A thoughtfully constructed pricing strategy is vital to any business’s bottom line, striking the perfect balance between sales and profit. One strategy to employ is price skimming, which involves charging customers different prices by segment. However, there are some risks involved with price skimming that one should be aware of. Find out more about the advantages and disadvantages of price skimming with our guide below.
What is price skimming?
A skimming pricing strategy usually involves setting a higher price for a new product when it first enters the market. As the product evolves, the price drops accordingly. Price skimming is often used with high-tech products. When the technology is new, there is little competition out there to match it. The company can charge a higher price for its exclusivity, then reduce the price when competitors are able to reproduce the technology.
The idea is that early adopters are willing to pay a premium to be the first ones to get their hands on the new product. This helps businesses cover the cost of innovation and development while also creating wider market demand through word-of-mouth marketing. Once the product has been on the market for some time and is no longer the latest must-have, companies must reduce the price to reflect its value to a wider demographic accurately.
One way to think of price skimming marketing is in layers of customer segments. As each layer or segment is skimmed off the top, the price drops to attract the next layer of customers according to what they are willing to pay.
Examples of price skimming
Price skimming is a strategy employed by many businesses, but perhaps the most famous example would be the iPhone’s initial launch. The first-generation iPhone generated a high level of buzz due to its innovative design. Its launch price was $499 for the 4GB model and $599 for the 8GB model, and both sold out in short order. However, two months after its initial launch, Apple dropped its 8GB model to $399.
Apple consistently follows a skimming pricing strategy with its new products. It’s able to generate a high level of interest in its cutting-edge technology to lure in the early adopters before offering price cuts a few months later for the masses.
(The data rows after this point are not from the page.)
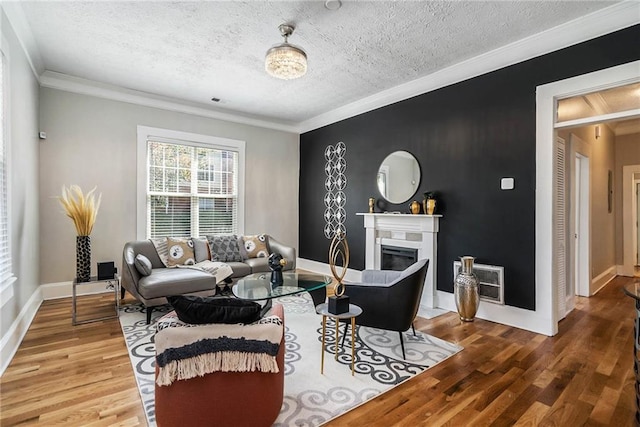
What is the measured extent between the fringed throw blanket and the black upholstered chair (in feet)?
4.09

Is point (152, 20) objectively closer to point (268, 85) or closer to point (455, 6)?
point (268, 85)

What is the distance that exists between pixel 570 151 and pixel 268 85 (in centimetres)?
404

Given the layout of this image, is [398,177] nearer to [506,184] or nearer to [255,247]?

For price skimming to work, a company should ideally fit the following criteria:
It already has a crowd of followers who are willing to pay for new technology.
It offers genuinely innovative products.
It doesn’t have direct competition in the marketplace.
Apart from Apple, additional examples of price skimming strategies could include businesses in the automotive and high fashion industries. These work on seasonal releases, with a demographic of customers willing to pay for the latest cutting-edge collection.
Price skimming pros and cons
While price skimming can be a useful strategy for some businesses, it won’t work for every company. Here’s a closer look at the primary price skimming pros and cons:
Advantages of price skimming
Early adopters offer organic word-of-mouth advertising for your new product.
Price skimming provides higher up-front sales figures to cover research and development costs.
You’ll potentially see higher returns on your investment by maintaining interest for longer.
You can segment your customer base with different marketing strategies at each price level.
Price skimming creates the perception of high quality or must-have products.
You can create a higher-end brand image and increased customer loyalty.
Early adopters provide feedback on new products before a wider launch.
Disadvantages of price skimming
Price skimming only works with an inelastic demand curve that doesn’t respond to price changes.
Early adopters might become turned off by price decreases after their initial purchase.
A skimming pricing strategy doesn’t work if you have competitors creating similar technologies.
The quality of your new product or service must justify the higher price to be effective.
You may end up with excess inventory if price skimming efforts fail.
As you can see, there are distinct advantages and disadvantages to price skimming marketing. Whether or not this type of strategy makes sense for your business depends on your level of innovation, existing customer demographic, and market competition.